Silverstone GP ( First Track Day 2004, on a Yamaha R6 )
is an English motor racing circuit next to the Northamptonshire villages of Silverstone and Whittlebury. Nearly half of the circuit is across the Northamptonshire boundary in Buckinghamshire. The closest large towns are Northampton and Milton Keynes, but the Northamptonshire towns of Towcester and Brackley are extremely close by. It is best known as the home of the British Grand Prix, which it first hosted in 1948 and which has been held on the circuit every year since 1987. The circuit is also home to the BRDC International Trophy, formerly one of the premier non-Championship F1 races in the calendar, today awarded to the winner of a race for historic F1 cars at the annual Silverstone Classic meeting.
It is built on the site of a World War II Royal Air Force bomber station, RAF Silverstone, which opened in 1943. The airfield’s three runways, in classic WWII triangle format, lie within the outline of the present track.
Silverstone was first used for motorsport by an ad hoc group of friends who set up an impromptu race in September 1947. One of their number, Maurice Geoghegan, lived in nearby Silverstone village and was aware that the airfield was deserted. He and eleven other drivers raced over a two mile circuit, during the course of which Geoghegan himself ran over a sheep that had wandered onto the airfield. The sheep was killed and the car written off, and in the aftermath of this event the informal race became known as the Mutton Grand Prix.[3]

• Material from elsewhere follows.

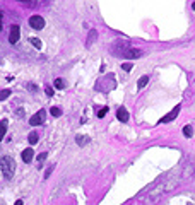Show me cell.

The next year the Royal Automobile Club took a lease on the airfield and set out a more formal racing circuit. Their first two races were held on the runways themselves, with long straights separated by tight hairpin corners, the track demarcated by hay bales. However, for the 1949 International Trophy meeting, it was decided to switch to the perimeter track. This arrangement was used for the 1950 and 1951 Grands Prix. In 1952 the start line was moved from the Farm Straight to the straight linking Woodcote and Copse corners, and this layout remained largely unaltered for the following 35 years. For the 1975 meeting a chicane was introduced to try and tame speeds through the mighty Woodcote Corner, and Bridge Corner was subtly rerouted in 1987 before the track underwent a major redesign between the 1990 and 1991 races. The reshaped track’s first F1 race was perhaps the most memorable of recent years, with Nigel Mansell coming home first in front of his home crowd. On his victory lap back to the pits Mansell even found time to pick up stranded rival Ayrton Senna and give him a lift on his side-pod, after Senna’s McLaren had run out of fuel on the final lap of the race.

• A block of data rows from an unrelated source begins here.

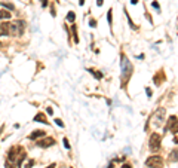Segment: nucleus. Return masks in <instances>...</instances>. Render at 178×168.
<instances>
[{
  "label": "nucleus",
  "mask_w": 178,
  "mask_h": 168,
  "mask_svg": "<svg viewBox=\"0 0 178 168\" xmlns=\"http://www.w3.org/2000/svg\"><path fill=\"white\" fill-rule=\"evenodd\" d=\"M132 72H134L132 64L129 62V60L126 58L125 55H122V86H123V88L126 86V82L129 81Z\"/></svg>",
  "instance_id": "1"
},
{
  "label": "nucleus",
  "mask_w": 178,
  "mask_h": 168,
  "mask_svg": "<svg viewBox=\"0 0 178 168\" xmlns=\"http://www.w3.org/2000/svg\"><path fill=\"white\" fill-rule=\"evenodd\" d=\"M25 30V21L22 19H18V21H14L10 22V34L12 36H21Z\"/></svg>",
  "instance_id": "2"
},
{
  "label": "nucleus",
  "mask_w": 178,
  "mask_h": 168,
  "mask_svg": "<svg viewBox=\"0 0 178 168\" xmlns=\"http://www.w3.org/2000/svg\"><path fill=\"white\" fill-rule=\"evenodd\" d=\"M146 165L150 168H162L163 167V159L159 155H151L146 159Z\"/></svg>",
  "instance_id": "3"
},
{
  "label": "nucleus",
  "mask_w": 178,
  "mask_h": 168,
  "mask_svg": "<svg viewBox=\"0 0 178 168\" xmlns=\"http://www.w3.org/2000/svg\"><path fill=\"white\" fill-rule=\"evenodd\" d=\"M160 135L157 134V133H153L150 135V140H148V147H150V150L151 152H157V150H160Z\"/></svg>",
  "instance_id": "4"
},
{
  "label": "nucleus",
  "mask_w": 178,
  "mask_h": 168,
  "mask_svg": "<svg viewBox=\"0 0 178 168\" xmlns=\"http://www.w3.org/2000/svg\"><path fill=\"white\" fill-rule=\"evenodd\" d=\"M166 131H169L172 134H177L178 133V118H177V116H171V118L168 119Z\"/></svg>",
  "instance_id": "5"
},
{
  "label": "nucleus",
  "mask_w": 178,
  "mask_h": 168,
  "mask_svg": "<svg viewBox=\"0 0 178 168\" xmlns=\"http://www.w3.org/2000/svg\"><path fill=\"white\" fill-rule=\"evenodd\" d=\"M52 144H55V138H52V137L40 138L39 141H37V146H39V147H43V149H46V147H50Z\"/></svg>",
  "instance_id": "6"
},
{
  "label": "nucleus",
  "mask_w": 178,
  "mask_h": 168,
  "mask_svg": "<svg viewBox=\"0 0 178 168\" xmlns=\"http://www.w3.org/2000/svg\"><path fill=\"white\" fill-rule=\"evenodd\" d=\"M18 150H19V147H12V149L8 152V162H10V164H15V165H17V159H18Z\"/></svg>",
  "instance_id": "7"
},
{
  "label": "nucleus",
  "mask_w": 178,
  "mask_h": 168,
  "mask_svg": "<svg viewBox=\"0 0 178 168\" xmlns=\"http://www.w3.org/2000/svg\"><path fill=\"white\" fill-rule=\"evenodd\" d=\"M10 34V24L6 21H0V36Z\"/></svg>",
  "instance_id": "8"
},
{
  "label": "nucleus",
  "mask_w": 178,
  "mask_h": 168,
  "mask_svg": "<svg viewBox=\"0 0 178 168\" xmlns=\"http://www.w3.org/2000/svg\"><path fill=\"white\" fill-rule=\"evenodd\" d=\"M155 119H156V125H157V126L165 122V109H159V110L156 112Z\"/></svg>",
  "instance_id": "9"
},
{
  "label": "nucleus",
  "mask_w": 178,
  "mask_h": 168,
  "mask_svg": "<svg viewBox=\"0 0 178 168\" xmlns=\"http://www.w3.org/2000/svg\"><path fill=\"white\" fill-rule=\"evenodd\" d=\"M153 81H155V83H156L157 86L165 81V74H163V72H162V70H159V72L156 73V76H155V79H153Z\"/></svg>",
  "instance_id": "10"
},
{
  "label": "nucleus",
  "mask_w": 178,
  "mask_h": 168,
  "mask_svg": "<svg viewBox=\"0 0 178 168\" xmlns=\"http://www.w3.org/2000/svg\"><path fill=\"white\" fill-rule=\"evenodd\" d=\"M45 137V131H40V130H36L34 133L30 134V140H37V138H43Z\"/></svg>",
  "instance_id": "11"
},
{
  "label": "nucleus",
  "mask_w": 178,
  "mask_h": 168,
  "mask_svg": "<svg viewBox=\"0 0 178 168\" xmlns=\"http://www.w3.org/2000/svg\"><path fill=\"white\" fill-rule=\"evenodd\" d=\"M34 121H36V122H43V124L49 125V122L46 121V116H45L43 113H37V115L34 116Z\"/></svg>",
  "instance_id": "12"
},
{
  "label": "nucleus",
  "mask_w": 178,
  "mask_h": 168,
  "mask_svg": "<svg viewBox=\"0 0 178 168\" xmlns=\"http://www.w3.org/2000/svg\"><path fill=\"white\" fill-rule=\"evenodd\" d=\"M12 14L8 12L6 9H0V19H10Z\"/></svg>",
  "instance_id": "13"
},
{
  "label": "nucleus",
  "mask_w": 178,
  "mask_h": 168,
  "mask_svg": "<svg viewBox=\"0 0 178 168\" xmlns=\"http://www.w3.org/2000/svg\"><path fill=\"white\" fill-rule=\"evenodd\" d=\"M169 161H171V162H177V161H178V147L174 149V150L171 152V155H169Z\"/></svg>",
  "instance_id": "14"
},
{
  "label": "nucleus",
  "mask_w": 178,
  "mask_h": 168,
  "mask_svg": "<svg viewBox=\"0 0 178 168\" xmlns=\"http://www.w3.org/2000/svg\"><path fill=\"white\" fill-rule=\"evenodd\" d=\"M89 73L94 74L97 79H103V73H99V72H97V70H94V69H89Z\"/></svg>",
  "instance_id": "15"
},
{
  "label": "nucleus",
  "mask_w": 178,
  "mask_h": 168,
  "mask_svg": "<svg viewBox=\"0 0 178 168\" xmlns=\"http://www.w3.org/2000/svg\"><path fill=\"white\" fill-rule=\"evenodd\" d=\"M74 19H76V14L71 10V12H68L67 14V21H70V22H74Z\"/></svg>",
  "instance_id": "16"
},
{
  "label": "nucleus",
  "mask_w": 178,
  "mask_h": 168,
  "mask_svg": "<svg viewBox=\"0 0 178 168\" xmlns=\"http://www.w3.org/2000/svg\"><path fill=\"white\" fill-rule=\"evenodd\" d=\"M71 30H73V37H74V42H76V43H79V37H77V30H76V25H73Z\"/></svg>",
  "instance_id": "17"
},
{
  "label": "nucleus",
  "mask_w": 178,
  "mask_h": 168,
  "mask_svg": "<svg viewBox=\"0 0 178 168\" xmlns=\"http://www.w3.org/2000/svg\"><path fill=\"white\" fill-rule=\"evenodd\" d=\"M3 6H5L6 9H9V10H14V9H15V6L12 5V3H3Z\"/></svg>",
  "instance_id": "18"
},
{
  "label": "nucleus",
  "mask_w": 178,
  "mask_h": 168,
  "mask_svg": "<svg viewBox=\"0 0 178 168\" xmlns=\"http://www.w3.org/2000/svg\"><path fill=\"white\" fill-rule=\"evenodd\" d=\"M111 12H113L111 9L107 12V21H108V25H111Z\"/></svg>",
  "instance_id": "19"
},
{
  "label": "nucleus",
  "mask_w": 178,
  "mask_h": 168,
  "mask_svg": "<svg viewBox=\"0 0 178 168\" xmlns=\"http://www.w3.org/2000/svg\"><path fill=\"white\" fill-rule=\"evenodd\" d=\"M62 144H64V147H66V149H70V143H68V140H67V138L62 140Z\"/></svg>",
  "instance_id": "20"
},
{
  "label": "nucleus",
  "mask_w": 178,
  "mask_h": 168,
  "mask_svg": "<svg viewBox=\"0 0 178 168\" xmlns=\"http://www.w3.org/2000/svg\"><path fill=\"white\" fill-rule=\"evenodd\" d=\"M55 124H57L58 126H61V128H62V126H64V122H62L61 119H55Z\"/></svg>",
  "instance_id": "21"
},
{
  "label": "nucleus",
  "mask_w": 178,
  "mask_h": 168,
  "mask_svg": "<svg viewBox=\"0 0 178 168\" xmlns=\"http://www.w3.org/2000/svg\"><path fill=\"white\" fill-rule=\"evenodd\" d=\"M151 6H153L155 9H157V10L160 12V6H159V3H157V2H153V3H151Z\"/></svg>",
  "instance_id": "22"
},
{
  "label": "nucleus",
  "mask_w": 178,
  "mask_h": 168,
  "mask_svg": "<svg viewBox=\"0 0 178 168\" xmlns=\"http://www.w3.org/2000/svg\"><path fill=\"white\" fill-rule=\"evenodd\" d=\"M89 25H91V27H97V21L95 19H89Z\"/></svg>",
  "instance_id": "23"
},
{
  "label": "nucleus",
  "mask_w": 178,
  "mask_h": 168,
  "mask_svg": "<svg viewBox=\"0 0 178 168\" xmlns=\"http://www.w3.org/2000/svg\"><path fill=\"white\" fill-rule=\"evenodd\" d=\"M146 94H147V97L150 98V97H151V94H153V92H151V89H150V88H146Z\"/></svg>",
  "instance_id": "24"
},
{
  "label": "nucleus",
  "mask_w": 178,
  "mask_h": 168,
  "mask_svg": "<svg viewBox=\"0 0 178 168\" xmlns=\"http://www.w3.org/2000/svg\"><path fill=\"white\" fill-rule=\"evenodd\" d=\"M50 15H52V17H57V12H55V8H54V6L50 8Z\"/></svg>",
  "instance_id": "25"
},
{
  "label": "nucleus",
  "mask_w": 178,
  "mask_h": 168,
  "mask_svg": "<svg viewBox=\"0 0 178 168\" xmlns=\"http://www.w3.org/2000/svg\"><path fill=\"white\" fill-rule=\"evenodd\" d=\"M33 165H34V161H28V162H27V167H25V168H31Z\"/></svg>",
  "instance_id": "26"
},
{
  "label": "nucleus",
  "mask_w": 178,
  "mask_h": 168,
  "mask_svg": "<svg viewBox=\"0 0 178 168\" xmlns=\"http://www.w3.org/2000/svg\"><path fill=\"white\" fill-rule=\"evenodd\" d=\"M46 113H48V115H54V110H52V107H48V109H46Z\"/></svg>",
  "instance_id": "27"
},
{
  "label": "nucleus",
  "mask_w": 178,
  "mask_h": 168,
  "mask_svg": "<svg viewBox=\"0 0 178 168\" xmlns=\"http://www.w3.org/2000/svg\"><path fill=\"white\" fill-rule=\"evenodd\" d=\"M40 3H42V8H46L48 6V0H40Z\"/></svg>",
  "instance_id": "28"
},
{
  "label": "nucleus",
  "mask_w": 178,
  "mask_h": 168,
  "mask_svg": "<svg viewBox=\"0 0 178 168\" xmlns=\"http://www.w3.org/2000/svg\"><path fill=\"white\" fill-rule=\"evenodd\" d=\"M103 3H104V0H97V5L98 6H103Z\"/></svg>",
  "instance_id": "29"
},
{
  "label": "nucleus",
  "mask_w": 178,
  "mask_h": 168,
  "mask_svg": "<svg viewBox=\"0 0 178 168\" xmlns=\"http://www.w3.org/2000/svg\"><path fill=\"white\" fill-rule=\"evenodd\" d=\"M14 167H17V165H12L10 162H8V164H6V168H14Z\"/></svg>",
  "instance_id": "30"
},
{
  "label": "nucleus",
  "mask_w": 178,
  "mask_h": 168,
  "mask_svg": "<svg viewBox=\"0 0 178 168\" xmlns=\"http://www.w3.org/2000/svg\"><path fill=\"white\" fill-rule=\"evenodd\" d=\"M122 168H132V167H131L129 164H123V165H122Z\"/></svg>",
  "instance_id": "31"
},
{
  "label": "nucleus",
  "mask_w": 178,
  "mask_h": 168,
  "mask_svg": "<svg viewBox=\"0 0 178 168\" xmlns=\"http://www.w3.org/2000/svg\"><path fill=\"white\" fill-rule=\"evenodd\" d=\"M79 5H80V6H83V5H85V0H79Z\"/></svg>",
  "instance_id": "32"
},
{
  "label": "nucleus",
  "mask_w": 178,
  "mask_h": 168,
  "mask_svg": "<svg viewBox=\"0 0 178 168\" xmlns=\"http://www.w3.org/2000/svg\"><path fill=\"white\" fill-rule=\"evenodd\" d=\"M131 3H132V5H137V3H138V0H131Z\"/></svg>",
  "instance_id": "33"
},
{
  "label": "nucleus",
  "mask_w": 178,
  "mask_h": 168,
  "mask_svg": "<svg viewBox=\"0 0 178 168\" xmlns=\"http://www.w3.org/2000/svg\"><path fill=\"white\" fill-rule=\"evenodd\" d=\"M48 168H55V164H50V165H49Z\"/></svg>",
  "instance_id": "34"
},
{
  "label": "nucleus",
  "mask_w": 178,
  "mask_h": 168,
  "mask_svg": "<svg viewBox=\"0 0 178 168\" xmlns=\"http://www.w3.org/2000/svg\"><path fill=\"white\" fill-rule=\"evenodd\" d=\"M0 48H2V42H0Z\"/></svg>",
  "instance_id": "35"
}]
</instances>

Following the deaths of Senna and fellow Grand Prix driver Roland Ratzenberger at Imola in 1994, many Grand Prix circuits were modifed in order to reduce speed and increase driver safety. As a consequence of this the entry from Hangar Straight into Stowe Corner was modified in 1995 so as to make its entry less dangerous and, as a result, less challenging, and the flat-out Abbey kink was modified to a chicane in just 19 days before the 1994 GP.